* _DOCUMENT EXCERPT_
>> Start

Forward-Looking Statements

Statements about the expected timing, completion and effects of the proposed
acquisition and all other statements in this report and the exhibits furnished
or filed herewith, other than historical facts, constitute forward-looking
statements within the meaning of the safe harbor provisions of the Private
Securities Litigation Reform Act of 1995. Readers are cautioned not to place
undue reliance on these forward-looking statements and any such
forward-looking statements are qualified in their entirety by reference to the
following cautionary statements. All forward-looking statements speak only as
of the date hereof and are based on current expectations and involve a number
of assumptions, risks and uncertainties that could cause the actual results to
differ materially from such forward-looking statements. The Company may not be
able to complete the proposed acquisition on the terms described above or
other acceptable terms or at all because of a number of factors, including (1)
the occurrence of any event, change or other circumstances that could give
rise to the termination of the merger agreement, (2) the failure to obtain
stockholder approval or the failure to satisfy the closing conditions, (3) the
failure to obtain the necessary financing arrangements set forth in the debt
and equity commitment letters delivered pursuant to the merger agreement, (4)

>> End

* _SET PROBLEM 1_
Count the lines in the rows that contain the string "below", treating uppercase and lowercase as different, and give only the number.

(Rows of scene-based questions)
>> Start

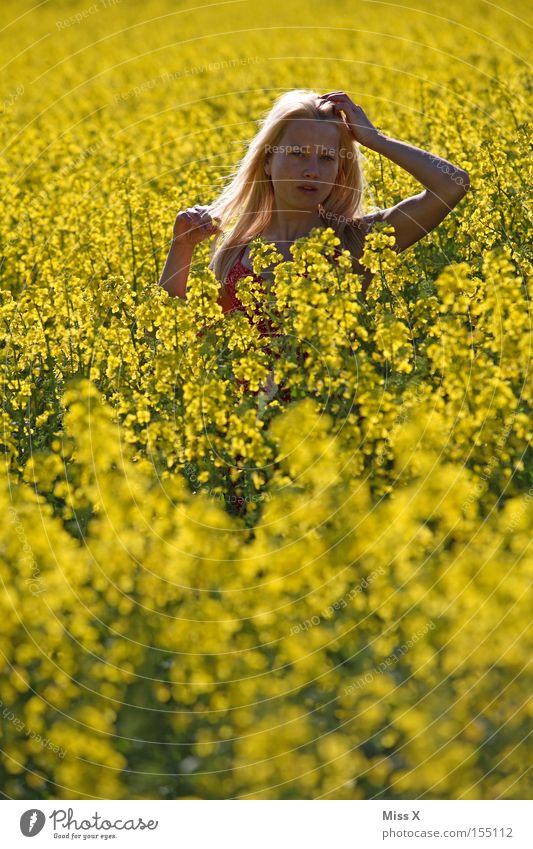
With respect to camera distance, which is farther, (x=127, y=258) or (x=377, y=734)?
(x=127, y=258)

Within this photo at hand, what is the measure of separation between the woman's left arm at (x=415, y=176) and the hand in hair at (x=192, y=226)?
0.86m

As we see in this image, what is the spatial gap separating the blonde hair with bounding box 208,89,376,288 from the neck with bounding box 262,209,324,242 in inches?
1.9

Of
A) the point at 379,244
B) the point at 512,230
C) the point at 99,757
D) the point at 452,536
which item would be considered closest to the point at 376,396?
the point at 452,536

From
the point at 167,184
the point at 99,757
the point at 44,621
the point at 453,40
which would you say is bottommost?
the point at 99,757

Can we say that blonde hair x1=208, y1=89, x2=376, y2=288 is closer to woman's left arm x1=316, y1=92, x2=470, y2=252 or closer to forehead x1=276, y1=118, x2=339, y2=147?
forehead x1=276, y1=118, x2=339, y2=147

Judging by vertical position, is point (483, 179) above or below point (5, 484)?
above

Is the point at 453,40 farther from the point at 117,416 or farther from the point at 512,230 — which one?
the point at 117,416

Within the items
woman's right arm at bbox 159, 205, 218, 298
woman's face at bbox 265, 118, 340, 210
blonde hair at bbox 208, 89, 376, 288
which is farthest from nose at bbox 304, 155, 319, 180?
woman's right arm at bbox 159, 205, 218, 298

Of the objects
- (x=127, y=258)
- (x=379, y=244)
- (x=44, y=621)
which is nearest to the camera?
(x=44, y=621)

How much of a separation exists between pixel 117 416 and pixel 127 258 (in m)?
2.78

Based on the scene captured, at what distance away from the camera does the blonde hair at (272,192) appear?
571 centimetres

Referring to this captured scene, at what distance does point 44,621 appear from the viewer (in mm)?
3539

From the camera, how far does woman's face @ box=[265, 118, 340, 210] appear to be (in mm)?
5645

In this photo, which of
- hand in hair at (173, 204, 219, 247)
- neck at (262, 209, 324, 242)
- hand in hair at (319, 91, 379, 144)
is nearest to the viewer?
hand in hair at (319, 91, 379, 144)
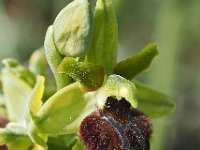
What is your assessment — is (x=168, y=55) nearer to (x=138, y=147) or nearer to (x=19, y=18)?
(x=19, y=18)

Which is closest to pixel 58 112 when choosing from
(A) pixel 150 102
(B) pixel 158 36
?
(A) pixel 150 102

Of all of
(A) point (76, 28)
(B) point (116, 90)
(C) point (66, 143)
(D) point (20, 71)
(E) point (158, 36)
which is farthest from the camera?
(E) point (158, 36)

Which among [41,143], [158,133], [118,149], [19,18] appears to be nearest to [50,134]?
[41,143]

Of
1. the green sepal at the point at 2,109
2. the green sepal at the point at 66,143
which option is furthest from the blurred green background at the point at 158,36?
the green sepal at the point at 66,143

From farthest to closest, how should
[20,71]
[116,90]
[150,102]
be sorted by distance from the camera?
[20,71] < [150,102] < [116,90]

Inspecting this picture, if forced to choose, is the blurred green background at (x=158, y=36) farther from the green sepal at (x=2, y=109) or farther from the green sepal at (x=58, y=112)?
the green sepal at (x=58, y=112)

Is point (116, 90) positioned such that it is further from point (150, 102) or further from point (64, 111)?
point (150, 102)

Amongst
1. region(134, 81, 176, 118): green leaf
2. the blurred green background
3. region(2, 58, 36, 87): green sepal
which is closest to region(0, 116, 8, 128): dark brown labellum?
region(2, 58, 36, 87): green sepal

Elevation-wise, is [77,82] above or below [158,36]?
above
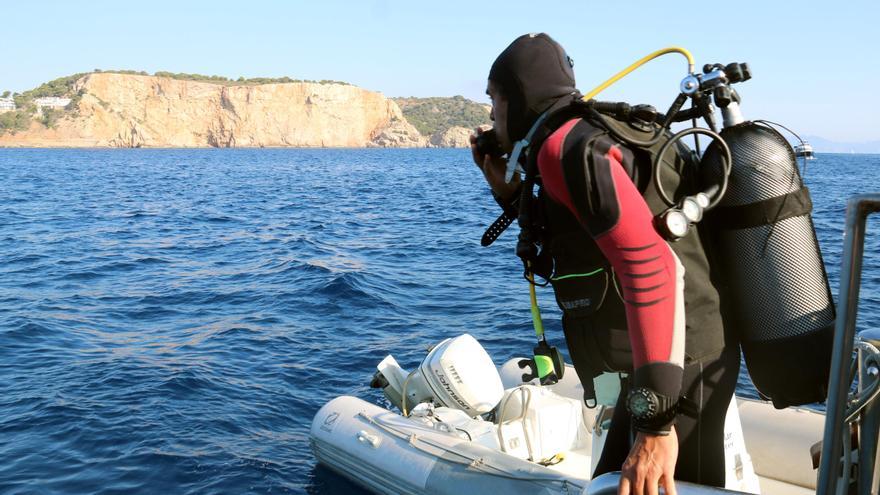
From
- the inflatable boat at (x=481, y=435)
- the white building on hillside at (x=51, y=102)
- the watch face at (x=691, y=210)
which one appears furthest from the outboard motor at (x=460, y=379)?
the white building on hillside at (x=51, y=102)

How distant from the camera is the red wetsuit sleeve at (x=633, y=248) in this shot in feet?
7.82

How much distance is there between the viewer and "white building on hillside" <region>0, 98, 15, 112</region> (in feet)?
441

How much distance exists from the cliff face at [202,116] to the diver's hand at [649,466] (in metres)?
130

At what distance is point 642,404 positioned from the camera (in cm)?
240

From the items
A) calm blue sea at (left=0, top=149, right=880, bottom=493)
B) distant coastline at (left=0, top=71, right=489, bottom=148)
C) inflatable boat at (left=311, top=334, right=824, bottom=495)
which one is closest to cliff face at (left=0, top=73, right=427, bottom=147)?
distant coastline at (left=0, top=71, right=489, bottom=148)

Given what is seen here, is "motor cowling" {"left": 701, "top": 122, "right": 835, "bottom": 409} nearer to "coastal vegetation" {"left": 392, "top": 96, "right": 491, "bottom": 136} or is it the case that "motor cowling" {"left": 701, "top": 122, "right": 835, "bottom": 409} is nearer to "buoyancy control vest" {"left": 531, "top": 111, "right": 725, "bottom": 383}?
"buoyancy control vest" {"left": 531, "top": 111, "right": 725, "bottom": 383}

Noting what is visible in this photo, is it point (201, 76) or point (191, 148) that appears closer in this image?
point (191, 148)

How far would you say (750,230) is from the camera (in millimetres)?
2611

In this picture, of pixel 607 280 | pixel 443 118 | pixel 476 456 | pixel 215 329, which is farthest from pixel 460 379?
pixel 443 118

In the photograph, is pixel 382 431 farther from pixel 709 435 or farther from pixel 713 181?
pixel 713 181

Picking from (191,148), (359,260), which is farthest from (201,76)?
(359,260)

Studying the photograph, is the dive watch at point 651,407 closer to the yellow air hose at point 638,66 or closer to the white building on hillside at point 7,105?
the yellow air hose at point 638,66

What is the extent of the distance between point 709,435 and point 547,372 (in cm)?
69

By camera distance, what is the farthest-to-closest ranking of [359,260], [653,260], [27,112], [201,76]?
[201,76] → [27,112] → [359,260] → [653,260]
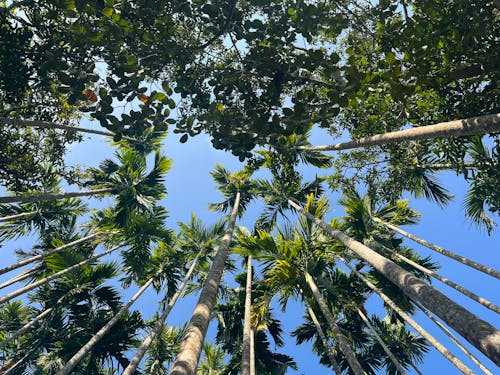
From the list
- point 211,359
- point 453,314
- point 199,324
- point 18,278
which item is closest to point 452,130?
point 453,314

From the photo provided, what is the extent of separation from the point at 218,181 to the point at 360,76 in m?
15.0

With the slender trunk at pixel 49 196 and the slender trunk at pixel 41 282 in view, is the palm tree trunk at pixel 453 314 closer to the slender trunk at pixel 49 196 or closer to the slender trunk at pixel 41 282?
the slender trunk at pixel 49 196

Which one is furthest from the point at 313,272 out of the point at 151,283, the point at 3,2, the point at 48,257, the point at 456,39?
the point at 3,2

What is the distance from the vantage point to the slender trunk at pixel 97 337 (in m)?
8.65

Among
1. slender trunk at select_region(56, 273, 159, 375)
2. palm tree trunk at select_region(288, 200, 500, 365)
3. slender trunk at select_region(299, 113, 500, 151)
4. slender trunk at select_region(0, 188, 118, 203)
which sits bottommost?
palm tree trunk at select_region(288, 200, 500, 365)

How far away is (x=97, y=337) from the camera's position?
9930 mm

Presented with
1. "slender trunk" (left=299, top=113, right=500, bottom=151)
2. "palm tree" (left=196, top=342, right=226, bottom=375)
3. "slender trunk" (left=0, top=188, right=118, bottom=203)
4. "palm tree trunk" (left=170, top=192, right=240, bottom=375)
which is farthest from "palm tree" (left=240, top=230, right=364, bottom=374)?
"palm tree" (left=196, top=342, right=226, bottom=375)

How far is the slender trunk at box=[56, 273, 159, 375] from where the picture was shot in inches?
340

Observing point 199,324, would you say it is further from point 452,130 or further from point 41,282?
point 41,282

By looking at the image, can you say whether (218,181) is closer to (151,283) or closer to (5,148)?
(151,283)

>> End

* _SET PROBLEM 2_
Using the forward-looking statements notice, answer yes or no for each statement, quoting the deciding words. (a) The notice cites the Private Securities Litigation Reform Act of 1995. (b) The forward-looking statements speak as of the date the acquisition is completed. (c) Failure to obtain stockholder approval is one of the listed factors that could prevent the acquisition.

* _EXERCISE SOLUTION 1_
2

* _EXERCISE SOLUTION 2_
(a) Yes: "safe harbor provisions of the Private Securities Litigation Reform Act of 1995"
(b) No: "All forward-looking statements speak only as of the date hereof"
(c) Yes: "(2) the failure to obtain stockholder approval"